- **TASK REQUIREMENTS**
Rewrite as a numbered list the part of the material that opens with the line containing "From <box>91,362,287,417</box>: chair" and continues through the end of the material. Leave out any blank lines.

_____

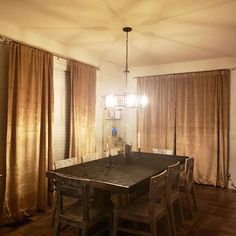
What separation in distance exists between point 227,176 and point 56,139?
11.2ft

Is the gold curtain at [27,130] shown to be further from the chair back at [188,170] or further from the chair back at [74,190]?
the chair back at [188,170]

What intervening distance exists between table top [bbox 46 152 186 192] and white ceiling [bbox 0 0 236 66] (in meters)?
1.88

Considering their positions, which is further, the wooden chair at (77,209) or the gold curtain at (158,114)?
the gold curtain at (158,114)

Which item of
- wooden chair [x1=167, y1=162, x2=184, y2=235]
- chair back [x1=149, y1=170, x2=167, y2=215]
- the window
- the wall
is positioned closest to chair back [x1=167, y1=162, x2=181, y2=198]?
wooden chair [x1=167, y1=162, x2=184, y2=235]

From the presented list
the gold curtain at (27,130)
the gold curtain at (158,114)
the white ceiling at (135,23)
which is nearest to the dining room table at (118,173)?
the gold curtain at (27,130)

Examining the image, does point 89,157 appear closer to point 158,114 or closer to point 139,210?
point 139,210

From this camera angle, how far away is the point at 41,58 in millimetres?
3594

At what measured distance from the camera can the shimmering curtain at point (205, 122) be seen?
15.9ft

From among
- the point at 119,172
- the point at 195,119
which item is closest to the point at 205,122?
the point at 195,119

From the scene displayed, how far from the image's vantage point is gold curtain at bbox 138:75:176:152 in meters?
5.38

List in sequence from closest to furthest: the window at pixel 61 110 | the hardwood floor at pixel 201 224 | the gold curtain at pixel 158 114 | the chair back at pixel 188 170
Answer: the hardwood floor at pixel 201 224
the chair back at pixel 188 170
the window at pixel 61 110
the gold curtain at pixel 158 114

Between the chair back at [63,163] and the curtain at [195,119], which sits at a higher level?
the curtain at [195,119]

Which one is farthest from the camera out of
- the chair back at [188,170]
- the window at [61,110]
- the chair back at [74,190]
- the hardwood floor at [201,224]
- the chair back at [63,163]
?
the window at [61,110]

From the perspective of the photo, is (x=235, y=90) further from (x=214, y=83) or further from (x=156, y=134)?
(x=156, y=134)
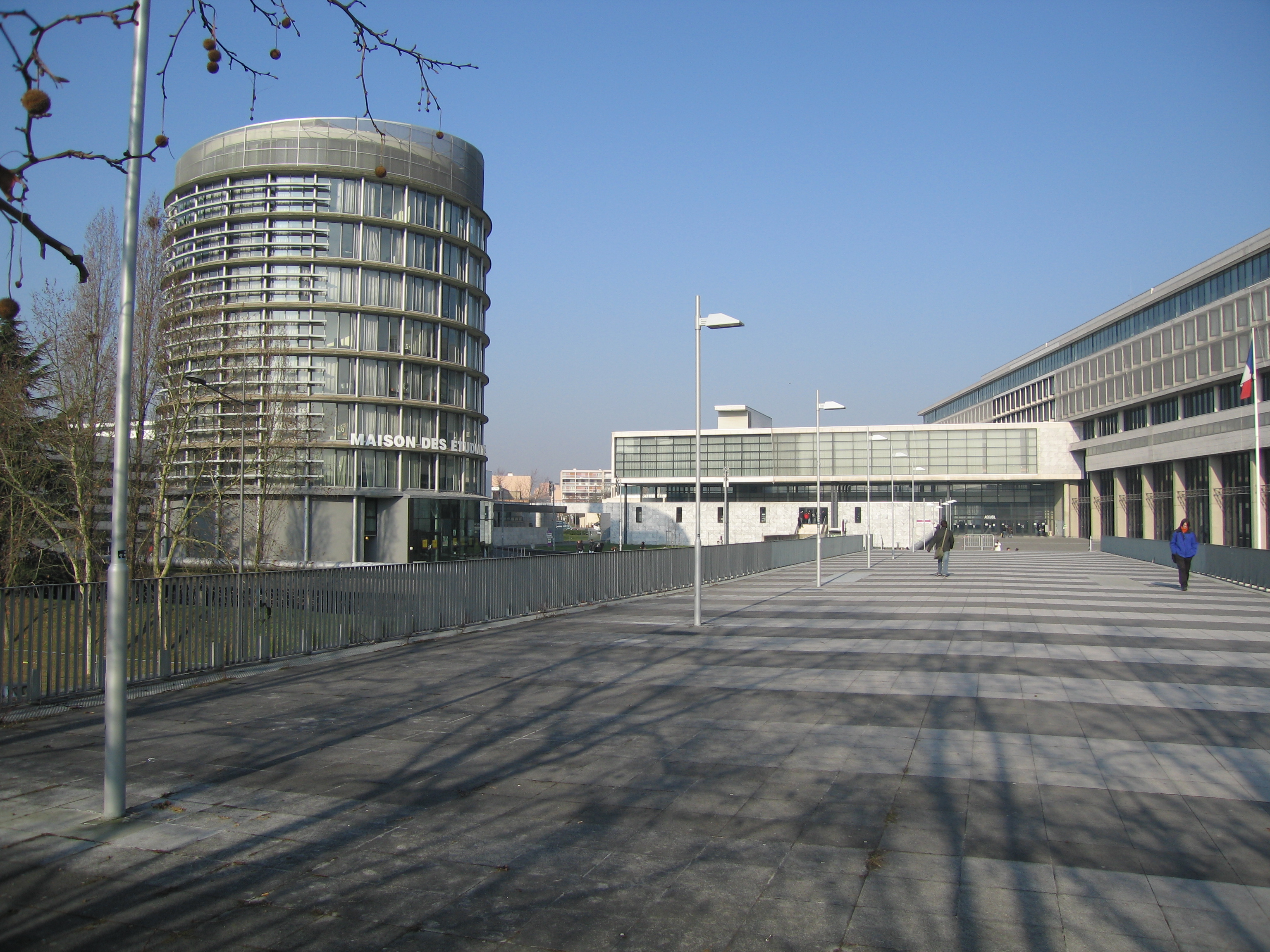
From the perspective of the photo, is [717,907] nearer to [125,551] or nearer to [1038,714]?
[125,551]

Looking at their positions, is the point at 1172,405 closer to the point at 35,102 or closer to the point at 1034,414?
the point at 1034,414

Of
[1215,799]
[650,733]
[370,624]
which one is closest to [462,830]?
[650,733]

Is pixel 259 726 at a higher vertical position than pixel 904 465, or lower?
lower

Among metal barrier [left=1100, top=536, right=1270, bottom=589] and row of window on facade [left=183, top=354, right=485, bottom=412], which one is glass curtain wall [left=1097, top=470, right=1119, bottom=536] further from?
row of window on facade [left=183, top=354, right=485, bottom=412]

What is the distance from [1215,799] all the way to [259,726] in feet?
28.0

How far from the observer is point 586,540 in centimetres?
9062

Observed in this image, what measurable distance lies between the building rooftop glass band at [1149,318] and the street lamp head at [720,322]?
4866 cm

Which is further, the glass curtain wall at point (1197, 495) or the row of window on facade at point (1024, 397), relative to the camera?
the row of window on facade at point (1024, 397)

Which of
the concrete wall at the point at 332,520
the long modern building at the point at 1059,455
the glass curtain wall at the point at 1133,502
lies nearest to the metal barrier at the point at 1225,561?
the long modern building at the point at 1059,455

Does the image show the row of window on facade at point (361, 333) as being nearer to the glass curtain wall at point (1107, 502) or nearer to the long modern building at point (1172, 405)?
the long modern building at point (1172, 405)

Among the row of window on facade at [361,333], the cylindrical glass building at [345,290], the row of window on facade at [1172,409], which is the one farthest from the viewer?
the row of window on facade at [1172,409]

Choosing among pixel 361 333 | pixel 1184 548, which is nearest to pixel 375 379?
pixel 361 333

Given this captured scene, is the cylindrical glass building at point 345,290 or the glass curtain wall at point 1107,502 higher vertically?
the cylindrical glass building at point 345,290

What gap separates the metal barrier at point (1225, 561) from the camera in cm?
2539
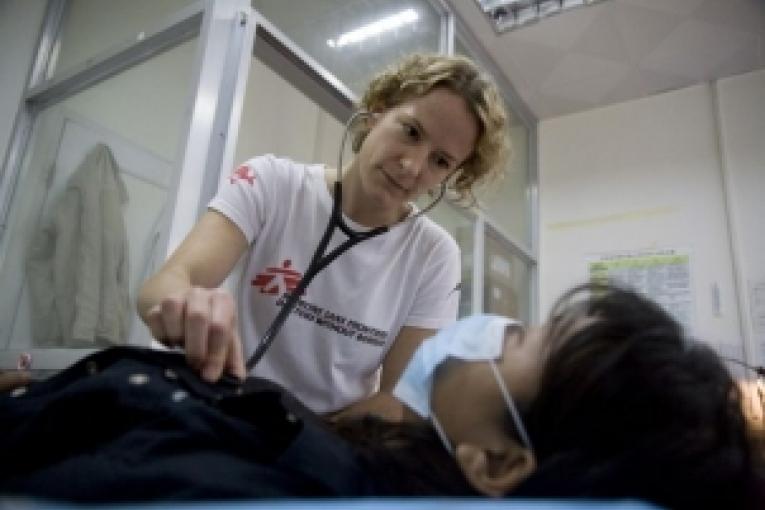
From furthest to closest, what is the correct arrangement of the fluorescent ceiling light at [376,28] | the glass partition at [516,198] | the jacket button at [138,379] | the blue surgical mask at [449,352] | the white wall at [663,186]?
the glass partition at [516,198] < the white wall at [663,186] < the fluorescent ceiling light at [376,28] < the blue surgical mask at [449,352] < the jacket button at [138,379]

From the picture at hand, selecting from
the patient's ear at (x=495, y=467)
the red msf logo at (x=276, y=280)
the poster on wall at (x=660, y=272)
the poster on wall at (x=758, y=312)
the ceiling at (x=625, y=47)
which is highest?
the ceiling at (x=625, y=47)

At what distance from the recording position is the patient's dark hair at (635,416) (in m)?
0.41

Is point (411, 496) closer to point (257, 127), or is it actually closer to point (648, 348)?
point (648, 348)

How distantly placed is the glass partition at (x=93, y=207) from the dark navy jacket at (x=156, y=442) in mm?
694

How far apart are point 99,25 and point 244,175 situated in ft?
3.90

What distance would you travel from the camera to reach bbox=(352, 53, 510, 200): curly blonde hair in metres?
0.98

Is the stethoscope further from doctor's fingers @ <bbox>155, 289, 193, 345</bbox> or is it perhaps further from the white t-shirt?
doctor's fingers @ <bbox>155, 289, 193, 345</bbox>

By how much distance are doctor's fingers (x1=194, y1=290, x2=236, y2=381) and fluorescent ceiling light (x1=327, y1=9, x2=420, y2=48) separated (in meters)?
1.28

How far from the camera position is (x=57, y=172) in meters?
1.61

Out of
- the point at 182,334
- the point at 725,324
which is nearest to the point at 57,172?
the point at 182,334

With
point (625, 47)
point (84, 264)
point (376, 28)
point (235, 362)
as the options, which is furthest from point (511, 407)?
point (625, 47)

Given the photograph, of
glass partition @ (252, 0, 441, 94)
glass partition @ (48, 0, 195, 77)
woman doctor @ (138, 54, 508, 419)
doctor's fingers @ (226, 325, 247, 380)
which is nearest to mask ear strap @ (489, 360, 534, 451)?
doctor's fingers @ (226, 325, 247, 380)

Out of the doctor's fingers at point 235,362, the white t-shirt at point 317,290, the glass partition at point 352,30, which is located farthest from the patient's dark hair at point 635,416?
the glass partition at point 352,30

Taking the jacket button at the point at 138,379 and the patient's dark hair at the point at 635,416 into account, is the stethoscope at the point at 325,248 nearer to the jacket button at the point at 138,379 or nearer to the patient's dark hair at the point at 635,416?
the jacket button at the point at 138,379
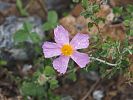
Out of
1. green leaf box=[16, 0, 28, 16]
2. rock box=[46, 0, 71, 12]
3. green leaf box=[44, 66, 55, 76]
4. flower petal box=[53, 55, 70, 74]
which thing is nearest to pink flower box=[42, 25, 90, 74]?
flower petal box=[53, 55, 70, 74]

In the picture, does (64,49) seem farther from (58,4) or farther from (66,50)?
(58,4)

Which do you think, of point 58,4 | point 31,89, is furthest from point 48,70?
point 58,4

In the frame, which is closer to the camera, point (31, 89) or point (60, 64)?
point (60, 64)

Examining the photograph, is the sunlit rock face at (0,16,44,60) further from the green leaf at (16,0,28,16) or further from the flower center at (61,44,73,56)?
the flower center at (61,44,73,56)

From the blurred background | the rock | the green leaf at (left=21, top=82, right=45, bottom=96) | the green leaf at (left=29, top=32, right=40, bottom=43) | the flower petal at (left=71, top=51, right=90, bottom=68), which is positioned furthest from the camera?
the rock

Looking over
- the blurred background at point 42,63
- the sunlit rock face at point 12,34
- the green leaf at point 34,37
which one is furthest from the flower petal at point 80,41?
the sunlit rock face at point 12,34

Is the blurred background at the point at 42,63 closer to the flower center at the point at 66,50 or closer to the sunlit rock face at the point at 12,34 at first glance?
the sunlit rock face at the point at 12,34
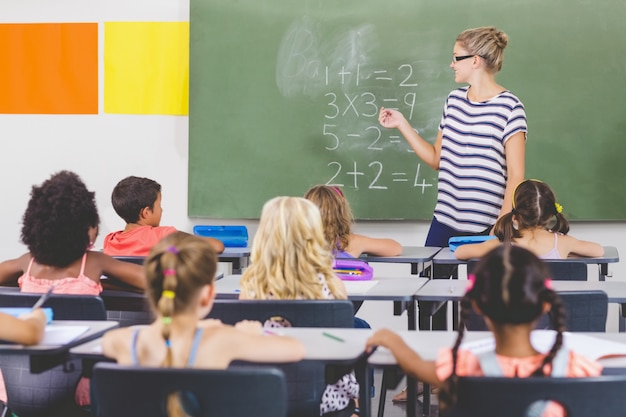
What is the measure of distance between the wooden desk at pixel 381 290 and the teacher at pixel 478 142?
1065mm

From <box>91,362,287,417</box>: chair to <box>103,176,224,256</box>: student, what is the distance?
2454mm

_____

- **TASK RESPONSE**
1. From <box>91,362,287,417</box>: chair to <box>103,176,224,256</box>: student, what is the distance?
2. 2454mm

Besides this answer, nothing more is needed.